Christian Gollier est économiste spécialiste du risque et de la question climatique. Il a co-fondé la Toulouse School of Economics avec Jean Tirole en 2007, a contribué aux quatrième et cinquième rapports du GIEC, et intervient régulièrement auprès de gouvernements et d’entreprises pour expliquer les mérites de la tarification carbone.

En 2021, il a tenu la chaire annuelle « Avenir Commun Durable » au Collège de France.

Son livre Le Climat après la fin du mois. Le coût de la transition écologique, paru aux Puf en 2019, est réédité en 2022.

Prise de vue : Ariel Suhamy - Montage : Ariel Suhamy & Abel Poucet

Transcription de l’entretien

La Vie des idées : Quels sont les mérites spécifiques de la taxe carbone ?

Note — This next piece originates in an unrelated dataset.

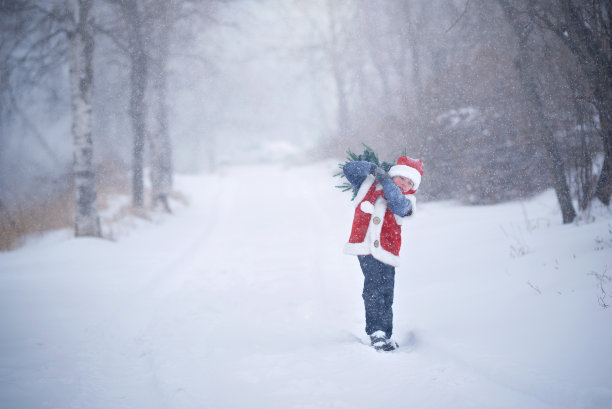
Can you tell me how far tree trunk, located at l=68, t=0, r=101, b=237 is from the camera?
6.35 metres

Christian Gollier : Il faut bien comprendre que pour réduire les émissions de CO2, il va falloir activer une myriade de projets d’investissements, de changements de mode de vie, de modes de production. Il est difficile d’imaginer que l’État puisse en être le chef d’orchestre sans envoyer des incitations plutôt que des obligations. Comment allez-vous pouvoir différencier un vol Paris-Toulouse qui est important et créateur de valeur sociale malgré les émissions qui y sont associées, et un vol d’une personne qui y va pour des raisons complètement secondaires ? C’est très difficile. L’avantage d’une tarification carbone, c’est-à-dire la simple application du principe pollueur-payeur, qui est un principe constitutionnel en France contenu dans la Charte de l’environnement, consiste à imaginer une incitation qui permet d’aligner les intérêts individuels avec l’intérêt général. L’idée est assez simple et existe en économie depuis 1920, elle est d’Arthur Pigou, et consiste à dire qu’il suffit de faire en sorte que les gens qui émettent du CO2, et qui autrement n’intègrerait pas dans leurs décisions les dommages engendrés par ce CO2, les intègrent en payant au niveau du dommage qui est engendré. C’est donc idéalement une tarification du carbone payée par tout le monde, parce que toutes les molécules de CO2 engendrent les mêmes effets sur le climat, soit en brûlant de l’essence dans votre moteur, ou en vous chauffant au fuel domestique ou en vous déplaçant en avion. Mettre un prix du carbone qui fasse que les gens, parce qu’ils doivent payer ce prix-là s’ils ne font pas les efforts de décarbonation, alignent leur intérêt avec l’intérêt général.

La Vie des idées : Mais n’y a-t-il pas des cas où des interdictions seraient plus efficaces ?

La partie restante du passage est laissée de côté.